Determination of the isoelectric point of the antibody to SARS-CoV-2 by molecular modeling for conjugation with quantum dots

Rapid and effective diagnosis is an integral part of the infectious disease control system. One of the promising directions for achieving this goal is the creation of a biosensor device consisting of a biologically active component (antibody) and a fluorescent label that produces an analytical signal. A necessary condition for the conjugation of proteins with a label is the preservation of their specific activity, since this factor determines the reliability of the analysis result. Violation of the ability of antibodies to form a complex with the antigen directly affects the result of the analysis. A fundamental property of antibodies and other proteins is the isoelectric point, which is defined as the pH at which the macromolecule carries no net electrical charge. Knowing the surface charge distribution and the total pI, it is possible to predict the behavior of the antibody-substrate complex.

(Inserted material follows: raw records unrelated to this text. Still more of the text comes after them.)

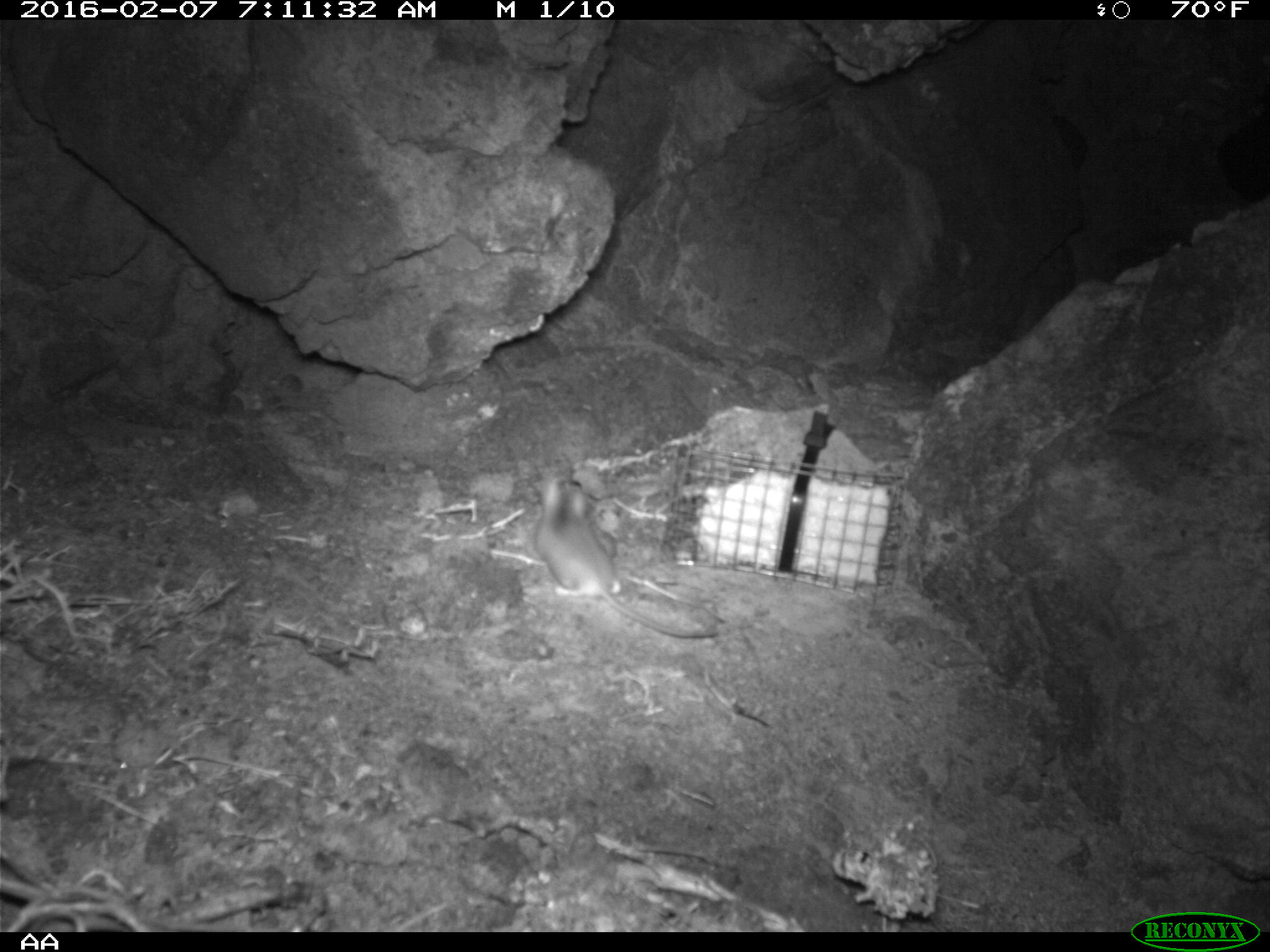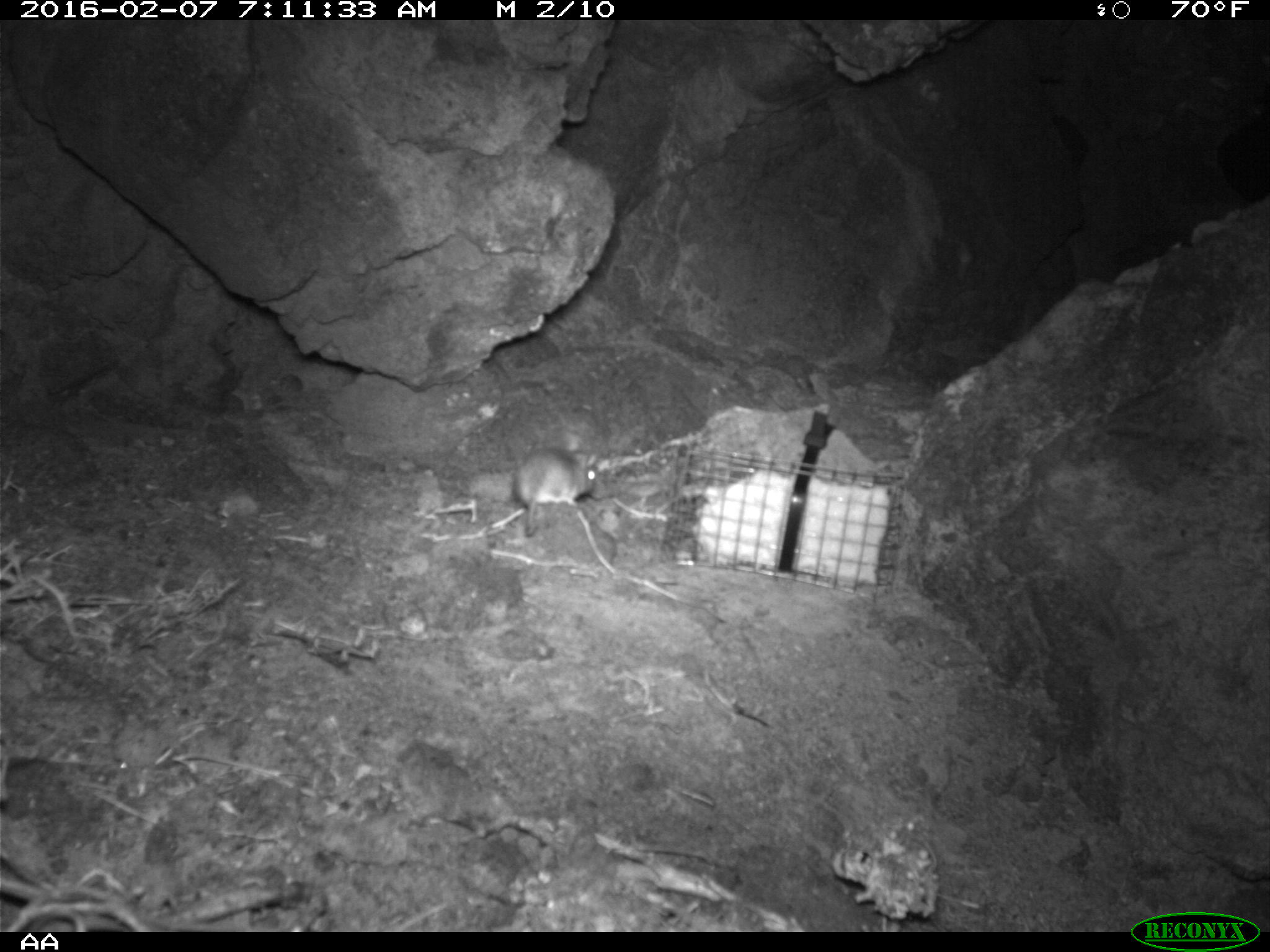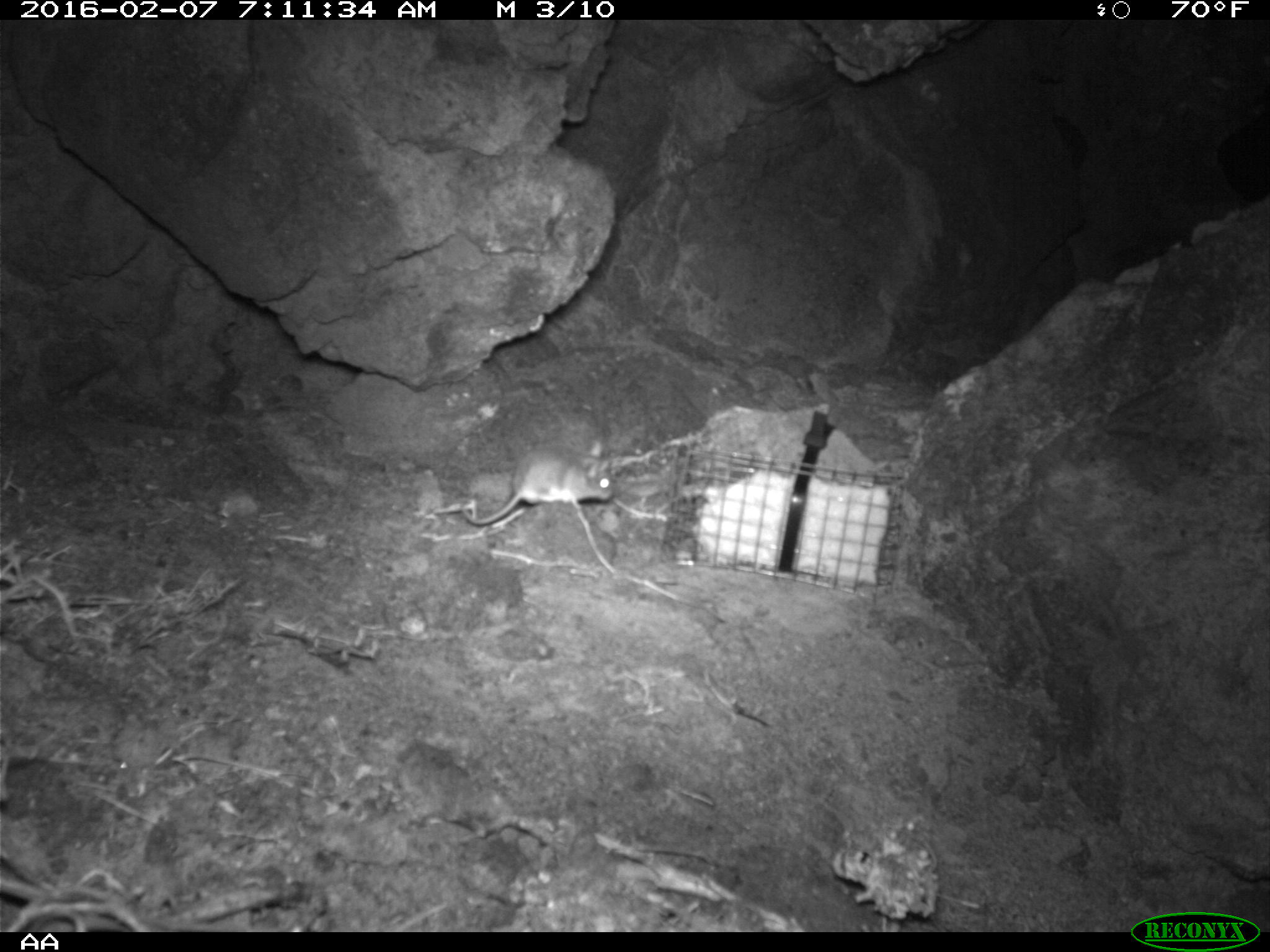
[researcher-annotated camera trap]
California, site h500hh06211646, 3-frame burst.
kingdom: Animalia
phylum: Chordata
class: Mammalia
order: Rodentia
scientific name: Rodentia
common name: rodent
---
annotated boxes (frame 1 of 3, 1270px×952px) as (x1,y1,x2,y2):
rodent: (525,473,725,639)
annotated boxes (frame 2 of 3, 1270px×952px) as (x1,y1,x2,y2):
rodent: (512,446,598,536)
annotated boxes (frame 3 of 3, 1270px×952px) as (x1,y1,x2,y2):
rodent: (460,451,615,526)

The isoelectric antibodies to Sars-Cov-2 CA521 FALA (PDB code 7e23) equal to 7.4 were calculated using the molecular modeling method using the Amber complex. Based on the results obtained, the covalent conjugation of this antibody with multilayer chalcogenide quantum dots was carried out by carbodiimide binding in combination with sulfo-N-Hydroxysuccinimide. The quantum dot-antibody complex was tested in an immunochromatographic assay and showed a 200% increase in fluorescence in the test and control zones, indicating successful conjugation under pH conditions below the isoelectric point.